John Moran, secretary general of the Department of Finance, said he cannot release documents requested by property developer Paddy McKillen under the Freedom of Information because of commercial sensitivity. File photograph: Cyril Byrne/The Irish Times

John Moran, secretary general of the Department of Finance, said he cannot release documents requested by property developer Paddy McKillen under the Freedom of Information because of commercial sensitivity. File photograph: Cyril Byrne/The Irish Times

Fri, Dec 20, 2013, 21:01

The secretary general of the Department of Finance, John Moran has said he cannot release documents requested by property developer Paddy McKillen under the Freedom of Information because of commercial sensitivity.

During Leader’s Questions on Wednesday the Fianna Fáil leader Micheál Martin called for documents requested from the department under an FOI request last August to be released in full adding that the department had released just six of 19 documents requested from it.

Mr Moran told the PAC that the only FOI request which the department was aware of which fitted in with this description had been made by Mr McKillen.

However, he clarified that six documents made under this request had been released under the FOI Act while a further three documents were already in the public domain via parliamentary questions meaning they did not need to be released under the Act.
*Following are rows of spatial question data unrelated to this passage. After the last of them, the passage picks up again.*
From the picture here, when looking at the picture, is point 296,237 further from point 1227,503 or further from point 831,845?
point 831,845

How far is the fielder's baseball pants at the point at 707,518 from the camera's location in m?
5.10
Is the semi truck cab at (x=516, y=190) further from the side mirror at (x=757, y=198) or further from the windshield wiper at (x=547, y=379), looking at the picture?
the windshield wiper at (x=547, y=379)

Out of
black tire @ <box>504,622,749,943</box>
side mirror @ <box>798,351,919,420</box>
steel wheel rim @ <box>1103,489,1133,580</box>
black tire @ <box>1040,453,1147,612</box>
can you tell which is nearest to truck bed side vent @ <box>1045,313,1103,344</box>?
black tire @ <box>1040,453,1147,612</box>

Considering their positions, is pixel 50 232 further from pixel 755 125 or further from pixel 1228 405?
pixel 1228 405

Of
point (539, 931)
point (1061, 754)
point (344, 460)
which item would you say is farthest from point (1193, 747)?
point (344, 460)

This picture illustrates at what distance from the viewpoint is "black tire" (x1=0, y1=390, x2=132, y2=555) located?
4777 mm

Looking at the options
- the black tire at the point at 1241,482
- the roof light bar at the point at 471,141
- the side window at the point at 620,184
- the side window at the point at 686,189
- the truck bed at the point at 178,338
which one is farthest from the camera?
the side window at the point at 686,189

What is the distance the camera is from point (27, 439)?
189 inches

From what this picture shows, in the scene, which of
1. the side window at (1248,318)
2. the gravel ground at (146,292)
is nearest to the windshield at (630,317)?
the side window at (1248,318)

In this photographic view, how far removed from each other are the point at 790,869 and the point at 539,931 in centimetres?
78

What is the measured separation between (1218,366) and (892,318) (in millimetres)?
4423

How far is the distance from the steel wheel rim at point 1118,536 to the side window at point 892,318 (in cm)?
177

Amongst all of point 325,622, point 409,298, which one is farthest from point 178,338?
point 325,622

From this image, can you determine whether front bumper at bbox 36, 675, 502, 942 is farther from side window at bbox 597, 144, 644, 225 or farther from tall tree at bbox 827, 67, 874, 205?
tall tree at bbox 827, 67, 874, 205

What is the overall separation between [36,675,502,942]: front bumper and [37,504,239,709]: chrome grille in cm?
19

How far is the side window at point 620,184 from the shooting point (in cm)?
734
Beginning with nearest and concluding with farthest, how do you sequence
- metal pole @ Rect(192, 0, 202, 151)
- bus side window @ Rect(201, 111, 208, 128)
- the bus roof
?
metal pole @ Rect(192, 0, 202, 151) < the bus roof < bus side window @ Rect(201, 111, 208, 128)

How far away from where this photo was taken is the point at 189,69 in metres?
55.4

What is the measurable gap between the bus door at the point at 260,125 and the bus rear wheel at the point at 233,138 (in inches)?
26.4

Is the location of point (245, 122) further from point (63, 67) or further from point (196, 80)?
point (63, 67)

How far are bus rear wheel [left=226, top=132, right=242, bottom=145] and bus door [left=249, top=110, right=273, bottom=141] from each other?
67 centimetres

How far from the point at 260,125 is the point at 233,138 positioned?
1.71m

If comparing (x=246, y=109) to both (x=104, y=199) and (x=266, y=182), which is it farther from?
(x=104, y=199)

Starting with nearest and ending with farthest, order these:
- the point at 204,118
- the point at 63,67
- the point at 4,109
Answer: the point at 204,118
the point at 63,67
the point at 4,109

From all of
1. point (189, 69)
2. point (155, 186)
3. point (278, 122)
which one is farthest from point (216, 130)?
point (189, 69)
The remainder were refused on the on the basis of commercial sensitivity.

Mr Moran told the committee that the outstanding documents “included a number of approaches to the department...containing offers to in fact buy various assets held by IBRC”.

He said, having examined the documents the night before the committee, he could not release them because it would “in my mind expose the department to an unnecessary risk of litigation by parties who might describe our release of them as inappropriate” but said he welcomed the fact that they had now been submitted to the commissioner for adjudication “so that we can have a redetermination on whether or not they are still commercially sensitive”.

He said a “key ingredient” of whether documentation could be disclosed was commercial sensitivity but that this could change with the passage of time, adding that the information commissioner may deem that the information is no longer commercially sensitive.